#### Given records

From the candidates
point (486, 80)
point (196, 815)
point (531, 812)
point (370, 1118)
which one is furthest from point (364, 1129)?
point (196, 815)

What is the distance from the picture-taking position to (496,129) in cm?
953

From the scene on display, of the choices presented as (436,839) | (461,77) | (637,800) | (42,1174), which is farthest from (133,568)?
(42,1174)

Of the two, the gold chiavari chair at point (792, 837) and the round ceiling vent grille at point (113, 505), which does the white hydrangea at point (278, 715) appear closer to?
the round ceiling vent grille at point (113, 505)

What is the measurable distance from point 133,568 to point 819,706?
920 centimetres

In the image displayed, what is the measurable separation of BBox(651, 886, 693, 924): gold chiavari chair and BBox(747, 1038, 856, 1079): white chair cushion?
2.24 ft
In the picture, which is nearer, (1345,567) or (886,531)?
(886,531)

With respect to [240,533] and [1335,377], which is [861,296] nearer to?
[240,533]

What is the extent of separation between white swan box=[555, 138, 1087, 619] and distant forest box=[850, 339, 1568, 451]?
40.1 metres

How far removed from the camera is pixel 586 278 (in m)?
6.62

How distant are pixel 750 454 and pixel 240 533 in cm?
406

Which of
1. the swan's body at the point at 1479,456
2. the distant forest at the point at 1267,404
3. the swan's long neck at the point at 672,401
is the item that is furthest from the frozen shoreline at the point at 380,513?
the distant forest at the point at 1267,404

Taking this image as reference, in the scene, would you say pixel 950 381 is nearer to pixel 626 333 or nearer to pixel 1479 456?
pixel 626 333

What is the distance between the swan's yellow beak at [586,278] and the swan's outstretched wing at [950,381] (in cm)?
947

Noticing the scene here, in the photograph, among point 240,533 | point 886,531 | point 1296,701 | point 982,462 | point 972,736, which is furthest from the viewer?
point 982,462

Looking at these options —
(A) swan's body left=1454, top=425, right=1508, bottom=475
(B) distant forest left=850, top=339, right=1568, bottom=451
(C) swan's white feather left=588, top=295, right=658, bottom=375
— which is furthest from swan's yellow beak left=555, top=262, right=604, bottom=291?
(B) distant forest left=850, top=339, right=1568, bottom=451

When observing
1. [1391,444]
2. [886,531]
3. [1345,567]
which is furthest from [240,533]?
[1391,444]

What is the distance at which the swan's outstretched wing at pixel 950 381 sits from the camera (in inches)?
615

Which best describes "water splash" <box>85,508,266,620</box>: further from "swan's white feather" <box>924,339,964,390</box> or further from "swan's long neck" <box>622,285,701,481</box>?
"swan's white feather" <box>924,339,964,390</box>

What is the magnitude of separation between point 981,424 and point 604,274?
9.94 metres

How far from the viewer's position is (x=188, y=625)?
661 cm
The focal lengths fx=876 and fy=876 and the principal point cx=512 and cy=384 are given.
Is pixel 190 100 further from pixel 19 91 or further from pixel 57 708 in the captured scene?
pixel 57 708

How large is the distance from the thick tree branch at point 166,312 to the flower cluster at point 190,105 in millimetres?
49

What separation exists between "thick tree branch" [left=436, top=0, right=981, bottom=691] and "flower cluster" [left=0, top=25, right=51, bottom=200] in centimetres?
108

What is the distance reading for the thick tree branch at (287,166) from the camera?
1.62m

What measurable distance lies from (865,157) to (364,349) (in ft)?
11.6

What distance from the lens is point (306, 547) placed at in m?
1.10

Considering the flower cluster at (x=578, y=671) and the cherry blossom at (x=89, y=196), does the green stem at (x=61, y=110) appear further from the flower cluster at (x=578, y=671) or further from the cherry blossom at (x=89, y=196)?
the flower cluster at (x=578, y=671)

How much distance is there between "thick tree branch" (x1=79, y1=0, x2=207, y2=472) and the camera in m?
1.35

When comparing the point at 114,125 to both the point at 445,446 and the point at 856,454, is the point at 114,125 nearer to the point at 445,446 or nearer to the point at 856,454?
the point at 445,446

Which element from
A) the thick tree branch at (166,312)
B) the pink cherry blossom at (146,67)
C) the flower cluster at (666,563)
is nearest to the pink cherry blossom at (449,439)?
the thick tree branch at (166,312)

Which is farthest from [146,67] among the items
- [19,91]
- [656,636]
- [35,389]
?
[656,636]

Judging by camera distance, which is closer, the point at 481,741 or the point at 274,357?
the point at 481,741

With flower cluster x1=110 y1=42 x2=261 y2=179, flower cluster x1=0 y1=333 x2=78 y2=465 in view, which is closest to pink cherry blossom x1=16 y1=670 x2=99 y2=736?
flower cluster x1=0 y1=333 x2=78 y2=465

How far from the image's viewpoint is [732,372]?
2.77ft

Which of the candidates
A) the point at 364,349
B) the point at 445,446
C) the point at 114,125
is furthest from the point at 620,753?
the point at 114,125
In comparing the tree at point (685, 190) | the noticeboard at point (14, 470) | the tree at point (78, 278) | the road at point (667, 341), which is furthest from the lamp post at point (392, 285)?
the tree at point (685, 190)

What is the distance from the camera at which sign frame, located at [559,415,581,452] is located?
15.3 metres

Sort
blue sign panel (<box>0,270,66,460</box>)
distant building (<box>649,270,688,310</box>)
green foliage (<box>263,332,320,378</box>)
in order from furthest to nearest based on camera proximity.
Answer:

########

Aim of the task: With the line containing "Which element from" as the first and the last line of the records as the final one, print exactly the lines in that span.

The result:
Which element from
A) the thick tree branch at (166,312)
B) the pink cherry blossom at (146,67)
C) the flower cluster at (666,563)
is nearest to the pink cherry blossom at (449,439)?
the thick tree branch at (166,312)

Which is farthest from [146,67] among the items
- [19,91]
- [656,636]
- [35,389]
?
[656,636]

Judging by camera distance, which is closer, the point at 481,741 or the point at 274,357?
the point at 481,741

With flower cluster x1=110 y1=42 x2=261 y2=179, flower cluster x1=0 y1=333 x2=78 y2=465 in view, which is closest to pink cherry blossom x1=16 y1=670 x2=99 y2=736?
flower cluster x1=0 y1=333 x2=78 y2=465

How far from the image's viewpoint is [732,372]?
2.77ft

Which of the candidates
A) the point at 364,349
B) the point at 445,446
C) the point at 114,125
is furthest from the point at 620,753?
the point at 114,125
In comparing the tree at point (685, 190) | the noticeboard at point (14, 470) | the tree at point (78, 278) | the road at point (667, 341), which is furthest from the lamp post at point (392, 285)?
the tree at point (685, 190)

What is the distance from the camera at which sign frame, located at [559,415,581,452] is located?
15.3 metres

Sort
blue sign panel (<box>0,270,66,460</box>)
distant building (<box>649,270,688,310</box>)
green foliage (<box>263,332,320,378</box>)
in order from furthest to nearest based on camera proximity.
Answer:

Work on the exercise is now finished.